When you work in Zn* and take repeated powers of an element, as you might have done in showing that 3 generates Z7*, it may seem that you are doing something quite abstract, but actually you were doing this in grade school! If you apply the long division algorithm to find the decimal representation of 1/13, for example, you generate the decimal fraction 0.0769230769230769... That 6-digit sequence 076923 just repeats over and over. When you examine what you are doing, you find you are just taking higher and higher powers of 10 mod 13! That is, the powers of 10 mod 13, namely
10^1 = 10
10^2 = 100 = 9 mo
10^3 = 90 = 12 mod 13
10^4 = 120 = 3 mod 13
10^5 = 30 = 4 mod 13
10^6 = 40 = 1 mod 13,
are exactly the numbers which you run into as you do the long division, at intermediate steps. (I can't show this here, because of the limitations of HTML, but we did it in class, and you can reconstruct it yourself just by dividing 13 into 1.0000... ) Thus the reason that the decimal fraction begins repeating after 6 digits is precisely that 10 has order 6 in Z13*.
The order of any element a in Zn* is just the smallest exponent m such that a^m = 1. The computation above shows that the order of 10 in Z13* is 6. Similarly you can show by computing powers of 2 that the order of 2 in Z13* is 12, which is exactly phi(13), meaning that Z13* is cyclic and has 2 as a generator.
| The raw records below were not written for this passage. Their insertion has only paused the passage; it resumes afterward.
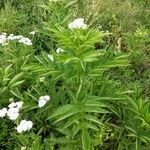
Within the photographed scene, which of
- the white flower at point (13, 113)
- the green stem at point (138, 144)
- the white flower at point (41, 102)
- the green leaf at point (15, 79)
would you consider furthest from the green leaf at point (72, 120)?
the green leaf at point (15, 79)

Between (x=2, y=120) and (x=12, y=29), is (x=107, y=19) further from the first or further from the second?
(x=2, y=120)

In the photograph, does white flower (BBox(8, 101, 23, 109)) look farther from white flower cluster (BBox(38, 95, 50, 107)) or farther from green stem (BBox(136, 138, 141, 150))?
green stem (BBox(136, 138, 141, 150))

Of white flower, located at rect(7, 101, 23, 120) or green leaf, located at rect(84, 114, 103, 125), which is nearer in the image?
green leaf, located at rect(84, 114, 103, 125)

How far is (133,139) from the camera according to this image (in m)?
3.69

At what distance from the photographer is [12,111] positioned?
3.57 meters

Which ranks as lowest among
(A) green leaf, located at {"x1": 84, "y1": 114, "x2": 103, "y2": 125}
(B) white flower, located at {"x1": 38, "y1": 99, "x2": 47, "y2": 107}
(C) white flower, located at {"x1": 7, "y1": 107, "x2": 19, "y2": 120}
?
(A) green leaf, located at {"x1": 84, "y1": 114, "x2": 103, "y2": 125}

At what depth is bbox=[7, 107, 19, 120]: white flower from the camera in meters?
3.51

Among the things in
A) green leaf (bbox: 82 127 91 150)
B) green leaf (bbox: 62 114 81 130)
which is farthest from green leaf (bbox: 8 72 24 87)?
green leaf (bbox: 82 127 91 150)

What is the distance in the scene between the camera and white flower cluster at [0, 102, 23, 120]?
3521 millimetres

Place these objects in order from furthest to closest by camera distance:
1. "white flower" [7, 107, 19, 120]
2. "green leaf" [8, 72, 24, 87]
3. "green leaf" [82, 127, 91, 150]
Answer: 1. "green leaf" [8, 72, 24, 87]
2. "white flower" [7, 107, 19, 120]
3. "green leaf" [82, 127, 91, 150]

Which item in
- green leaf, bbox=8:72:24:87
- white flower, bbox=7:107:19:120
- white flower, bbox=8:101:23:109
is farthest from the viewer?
green leaf, bbox=8:72:24:87

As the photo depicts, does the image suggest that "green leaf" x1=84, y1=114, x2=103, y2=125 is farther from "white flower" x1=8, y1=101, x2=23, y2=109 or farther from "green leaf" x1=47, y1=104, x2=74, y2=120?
"white flower" x1=8, y1=101, x2=23, y2=109

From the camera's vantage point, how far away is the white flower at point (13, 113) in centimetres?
351

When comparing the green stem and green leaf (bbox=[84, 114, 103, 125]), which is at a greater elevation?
green leaf (bbox=[84, 114, 103, 125])
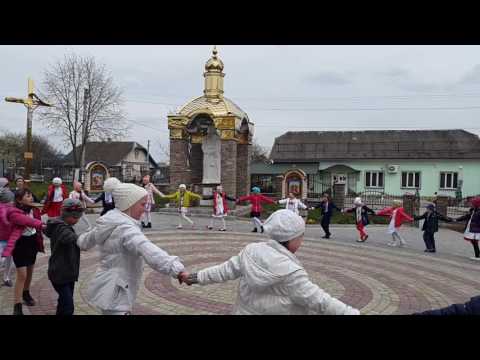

Every element in Zn* has an order: that is, for each a there is some smallest exponent m such that a^m=1. Here is a proof. Starting with a, form the sequence of higher and higher powers: a, a^2, a^3, ... If you keep this up long enough you are sure to find some element which occurs a second time, since there are only a finite number of elements in Zn*, namely phi(n) elements. So there must exist j and k with j<k such that a^j=a^k. But a^j, like every element of Zn*, has an inverse, which is in fact a^(-j) (the jth power of the inverse of a). Multiplying by this inverse on both sides, we have 1=a^(k-j). Thus there is a power of a which is 1, and therefore there is a least power of a which is 1. That least power is the order of a.
A beautiful little theorem says that the order of any element a in Zn* divides phi(n), the number of elements in Zn*. Our example above illustrates this theorem. Working in Z13*, which has order 12, we found 10 has order 6 (which divides 12) and 2 has order 12 (which divides 12). The theorem says that all the other elements of Z13* must have orders which divide 12 also.
Here is a proof of the theorem. Choose any element a in Zn* and form the set of its distinct powers:
S={a, a^2, a^3, ..., a^m}
where m is the order of a. If it happens that m=phi(n), then S is all of Zn*, and obviously m divides phi(n). Otherwise there is some element b in Zn* which is not in S. Form the set
S_b = {ba, ba^2, ba^3, ..., ba^m}
by multiplying each element in S by b. Now the elements of S_b are all different from each other, because the powers of a are all different, and b has an inverse: ba^j=ba^k would imply a^j=a^k. Also the elements of S_b are all different from the elements of S: ba^j=a^k would imply b is a power of a, but it was chosen precisely because it is not a power of a. Thus S and S_b together have 2m elements. If 2m=phi(n), then all the elements of Zn* are accounted for, and once again, m divides phi(n) (the quotient is 2), and we are done. But if there are still more elements of Zn*, not in S or S_b, we choose one of them, call it c, and form
S_c={ca, ca^2, ca^3, ..., ca^m}
As before, these are m new elements, all distinct, and all different from the elements of S and S_b. If S, S_b, and S_c together exhaust Zn*, then 3m=phi(n), m divides phi(n), and we are done. Otherwise keep going. There are only a finite number of elements in Zn*, so this process has to terminate. In any case, Zn* has been split up into some number of sets, each having m elements, so that m divides phi(n).
(1) Use the example of the set generated by 10 in Z13* to illustrate the above theorem. That is, take the set
S={10, 9, 12, 3, 4, 1}
choose a suitable b, form S_b, and point out how the assertions of the proof are verified.
(2) Work in Z17* (i.e, multiplication mod 17) and find the set S generated by the element 4. Then find suitable b, c, ... and the corresponding sets S_b, S_c, ... in this case, and point out how this computation illustrates the proof of the theorem.
There is a "mod p" calculator in the Math 114 folder on the computers in Clapp 402. You can set the value of "p" with the "Set p" button, then do arithmetic in that modulus.